In keeping with the tombs among the cloisters, is the Museum of Natural History, famous through the world for its preparations in wax; beginning with models of leaves, seeds, plants, inferior animals; and gradually ascending, through separate organs of the human frame, up to the whole structure of that wonderful creation, exquisitely presented, as in recent death. Few admonitions of our frail mortality can be more solemn and more sad, or strike so home upon the heart, as the counterfeits of Youth and Beauty that are lying there, upon their beds, in their last sleep.

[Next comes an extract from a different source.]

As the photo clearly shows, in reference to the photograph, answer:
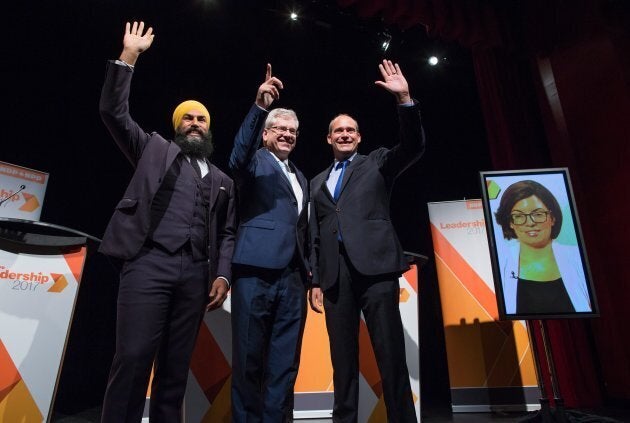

Beyond the walls, the whole sweet Valley of the Arno, the convent at Fiesole, the Tower of Galileo, BOCCACCIO'S house, old villas and retreats; innumerable spots of interest, all glowing in a landscape of surpassing beauty steeped in the richest light; are spread before us. Returning from so much brightness, how solemn and how grand the streets again, with their great, dark, mournful palaces, and many legends: not of siege, and war, and might, and Iron Hand alone, but of the triumphant growth of peaceful Arts and Sciences.
What light is shed upon the world, at this day, from amidst these rugged Palaces of Florence! Here, open to all comers, in their beautiful and calm retreats, the ancient Sculptors are immortal, side by side with Michael Angelo, Canova, Titian, Rembrandt, Raphael, Poets, Historians, Philosophers--those illustrious men of history, beside whom its crowned heads and harnessed warriors show so poor and small, and are so soon forgotten. Here, the imperishable part of noble minds survives, placid and equal, when strongholds of assault and defence are overthrown; when the tyranny of the many, or the few, or both, is but a tale; when Pride and Power are so much cloistered dust. The fire within the stern streets, and among the massive Palaces and Towers, kindled by rays from Heaven, is still burning brightly, when the flickering of war is extinguished and the household fires of generations have decayed; as thousands upon thousands of faces, rigid with the strife and passion of the hour, have faded out of the old Squares and public haunts, while the nameless Florentine Lady, preserved from oblivion by a Painter's hand, yet lives on, in enduring grace and youth.
Let us look back on Florence while we may, and when its shining Dome is seen no more, go travelling through cheerful Tuscany, with a bright remembrance of it; for Italy will be the fairer for the recollection.